Impressive Raise in Nonfarm Payrolls
A rise in nonfarm payrolls by 353,000 in the previous month exceeded economic experts' predictions of an increase of 180,000. Furthermore, there was a boost in average hourly earnings by 0.6%, following a 0.4% rise in December.
Drops in Chance for Rate Cuts
Comments by Marc Chandler, chief market strategist at Bannockburn Global Forex in New York, highlighted the unexpected triumph in job growth, leading to the market further slashing the probability of a March cut and reducing the quantity of anticipated cuts the Federal Reserve could make this year.
A Shift in Treasury Yields
During the previous week, falling Treasury yields resulted in a corresponding drop in the dollar, despite Federal Reserve Chair Jerome Powell's assertion that a March rate cut was improbable.
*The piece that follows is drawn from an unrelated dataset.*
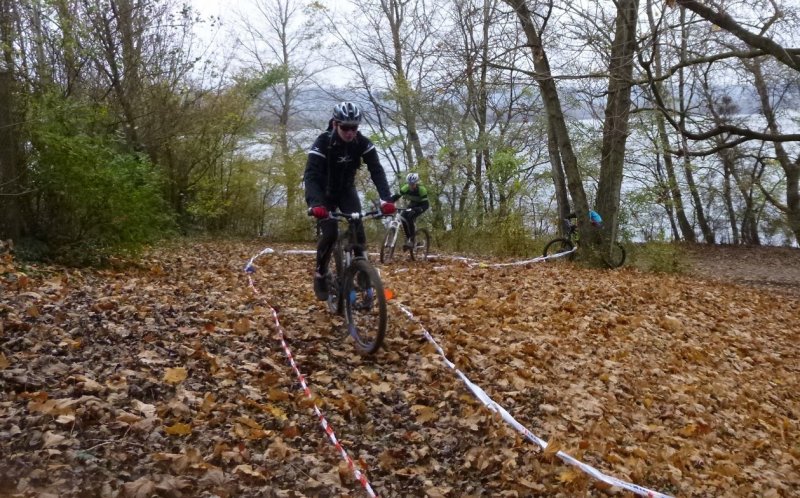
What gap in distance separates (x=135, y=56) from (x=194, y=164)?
4.10 m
However, Treasury yields saw an increase, due in part to the surge in regional bank stocks after a severe two-day downswing.
A Rethink in Dollar and Treasury Positions
In the face of a strong January for the greenback coupled with increased Treasury yields, the market has seen some repositioning. Following the release of recent data, Chandler suggested a favourable dollar atmosphere might be on the horizon.
Changes in Currency Values
Rising to 148.58 yen, and a seven-week high of 104.04 for the dollar index, the US currency showed considerable strength. Simultaneously, the euro dipped slightly to $1.07810, and Sterling fell to a low not seen since mid-January at $1.26140. The Australian dollar also saw its value decrease, dipping to a 10-week low of $0.65035.
Projected Rate Cuts and Their Probability
According to the FedWatch Tool by CME Group, traders currently estimate a 21% chance of a rate cut in March dropping from 38% on the previous day, and a 75% likelihood for May, which is also down from 94%.